> Given request
Write out the records beneath this line exactly as they appear, minus any images.

** START Supplied records **

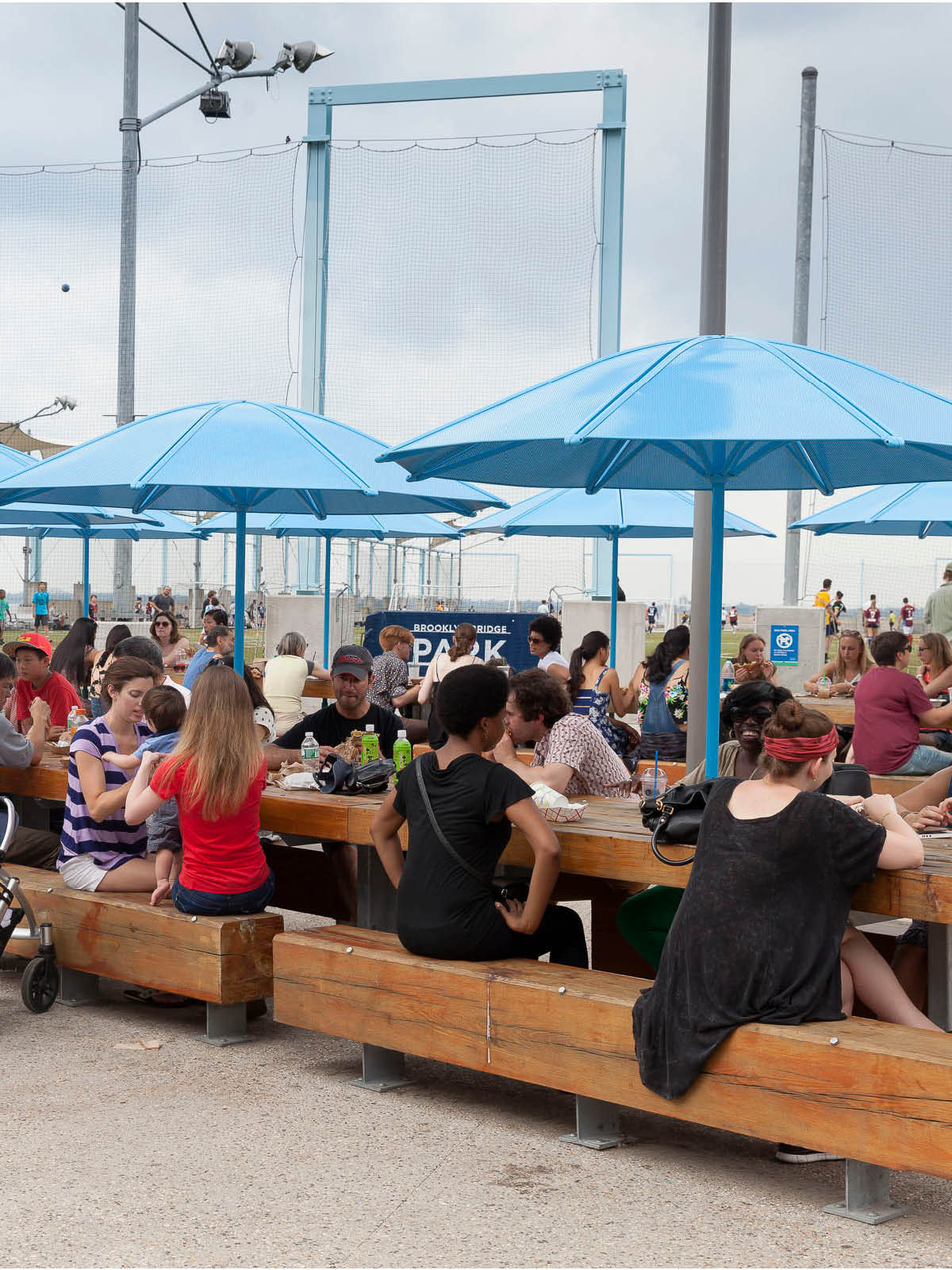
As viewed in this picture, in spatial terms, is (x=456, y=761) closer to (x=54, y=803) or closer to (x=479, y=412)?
(x=479, y=412)

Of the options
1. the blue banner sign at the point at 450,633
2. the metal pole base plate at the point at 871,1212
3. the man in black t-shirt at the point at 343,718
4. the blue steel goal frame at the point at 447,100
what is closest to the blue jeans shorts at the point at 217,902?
the man in black t-shirt at the point at 343,718

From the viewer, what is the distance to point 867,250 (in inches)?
794

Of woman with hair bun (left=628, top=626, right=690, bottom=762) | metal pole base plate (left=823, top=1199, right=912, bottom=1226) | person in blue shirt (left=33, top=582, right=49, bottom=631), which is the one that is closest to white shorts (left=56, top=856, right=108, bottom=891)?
metal pole base plate (left=823, top=1199, right=912, bottom=1226)

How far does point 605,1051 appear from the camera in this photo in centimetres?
410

** END Supplied records **

> Exercise solution
As viewed in this picture, in spatial terms, is (x=456, y=761) closer to (x=54, y=803) or closer to (x=479, y=412)?
(x=479, y=412)

Of the options
1. the blue banner sign at the point at 450,633
2. the metal pole base plate at the point at 871,1212
3. the man in black t-shirt at the point at 343,718
4. the blue steel goal frame at the point at 447,100
what is closest to the blue jeans shorts at the point at 217,902?
the man in black t-shirt at the point at 343,718

From the viewer, what is the distance to point 867,250 (in inches)?
794

Of woman with hair bun (left=628, top=626, right=690, bottom=762) | metal pole base plate (left=823, top=1199, right=912, bottom=1226) | person in blue shirt (left=33, top=582, right=49, bottom=631), which is the one that is closest to white shorts (left=56, top=856, right=108, bottom=891)?
metal pole base plate (left=823, top=1199, right=912, bottom=1226)

How far does point 605,1051 appear from the camera in this photo in centimetres?
410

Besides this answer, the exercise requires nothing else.